CODENAME: SPIELWARENFABRIK
Unter dem Titel Codename: Spielwarenfabrik beherrschte das modernste Panzerwerk des 3. Reiches die Geschichte von St. Valentin. Durch seine gute geografische Lage und der Tatsache, dass in der zweiten Hälfte des 19. Jhs. das Bahnnetz gut ausgebaut wurde, siedelte man das Nibelungenwerk im St. Valentiner Ortsteil Herzograd an. Erstmals zeigt eine Ausstellung in St. Valentin diese Geschichte mit all ihren Facetten und Tatsachen, dass hier Zwangsarbeiter unter schlechten Bedingungen arbeiten mussten und es sogar ein KZ, als Nebenlager vom KZ Mauthausen, gegeben hat. Nach dem wissenschaftlichen Konzept von Historiker Josef Reisinger gestalteten wir eine umfassende Ausstellung im Postnebengebäude, die auch ein Projekt der Landesausstellung NÖ ab März 2026 sein wird.
… GEWASCHEN & GEBüGELT!
Zentrum dieser besonderen Ausstellung war eine einzigartige Bügeleisensammlung eines oberösterreichischen Sammlers. Von den Glättkeulen bis hin zu schweren Bügeleisen für die Bespannung von Billardtischen zeigte die Ausstellung auch viele Exponate zum Thema Körperpflege und Waschen, anhand von großen Szenerien.
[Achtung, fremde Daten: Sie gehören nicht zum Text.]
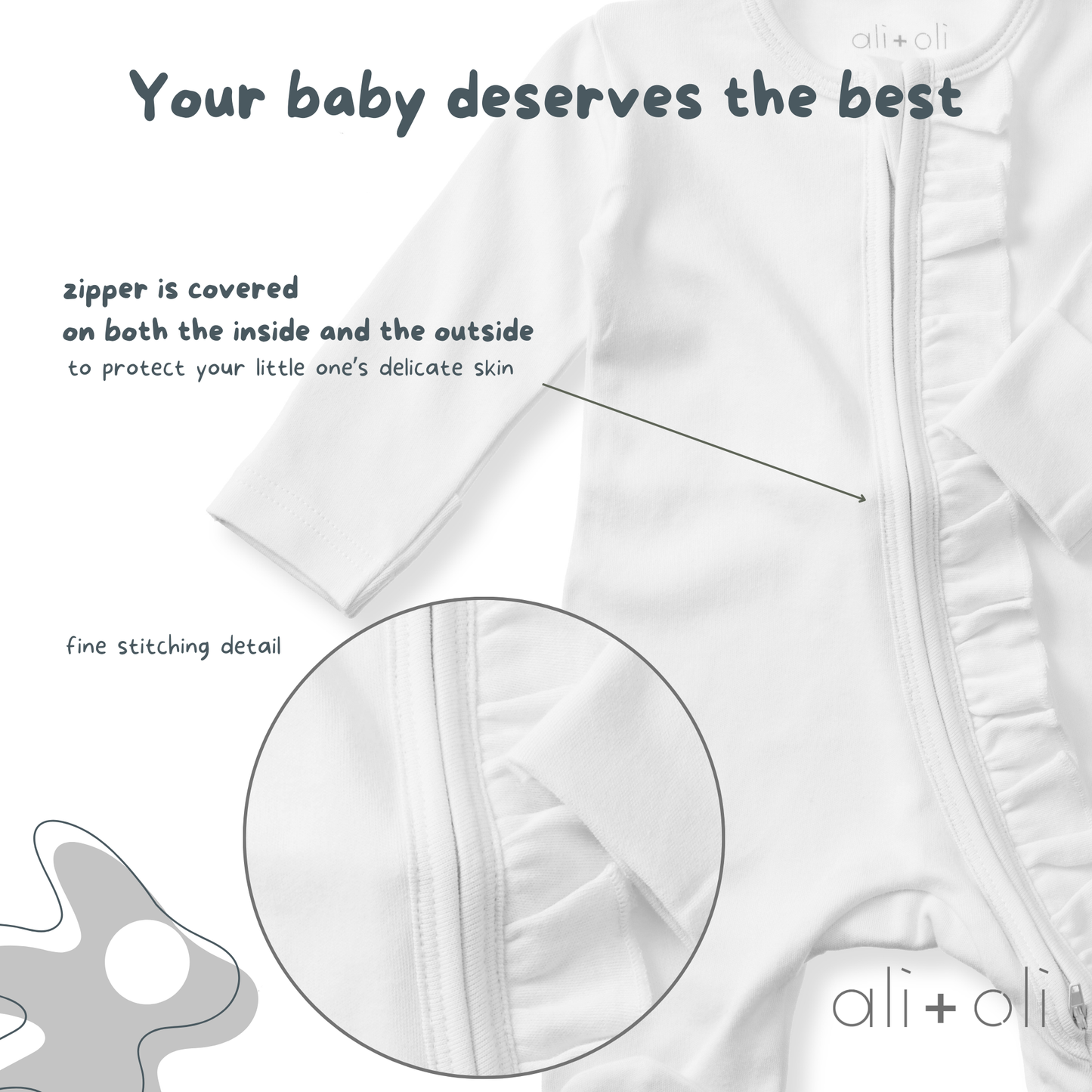 ali+oli

Your baby deserves the best

zipper is covered
on both the inside and the outside
to protect your little one's delicate skin

fine stitching detail

ali+oli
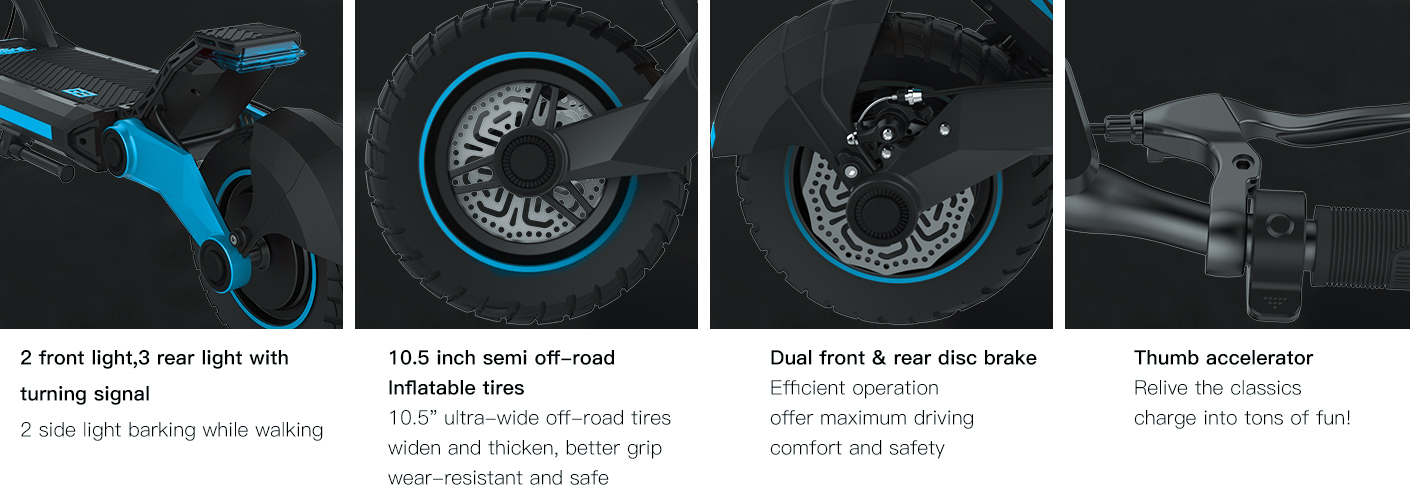 2 front light,3 rear light with turning signal

2 side light barking while walking

10.5 inch semi off-road Inflatable tires

10.5” ultra-wide off-road tires widen and thicken, better grip wear-resistant and safe

Dual front & rear disc brake

Efficient operation offer maximum driving comfort and safety

Thumb accelerator

Relive the classics charge into tons of fun!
MAN SOLL DIE FESTE FEIERN WIE SIE FALLEN
Anlässlich des 30-jährigen Jubiläums des Geschichtlichen Museums der Stadt St. Valentin gestalteten wir eine Ausstellung zum Thema „Man soll die Feste feiern, wie sie fallen!“ mit allen kirchlichen, aber auch allen persönlichen Festen beginnend mit der Geburt bis hin zum Tod und von Neujahr bis Silvester. Auch die wissenschaftlichen Inhalte wurden von mir ausgearbeitet.
KASPERLTHEATER
Das Valentinmuseum hat dankenswerter Weise den Nachlass von Michael Freismuth, einer Legende unter den Puppentheaterfreunden, bekommen und damit wurde die Ausstellung „Kasperltheater“ gestaltet. Die seltenen Handpuppen und Marionetten sind auch der Grund dafür, dass diese Ausstellung in zwei Dokumentationen zum Thema Kasperltheater immer wieder im österreichischen Fernsehen zu sehen ist.Die Ausstellung dauerte von 19. Dezember 2021 bis 23. Februar 2023.

MAHLZEIT
Im Zentrum der Ausstellung unter dem Titel MAHLZEIT stand eine umfangreiche Bestecksammlung. Ergänzend wurden Szenerien gebaut, die das Kochen und Essen zur Zeit der Jahrhundertwende, in den 1930er-Jahren, in den Fifties und im bäuerlichen Bereich zeigten. Unzählige Kochbücher luden zum Schmökern ein.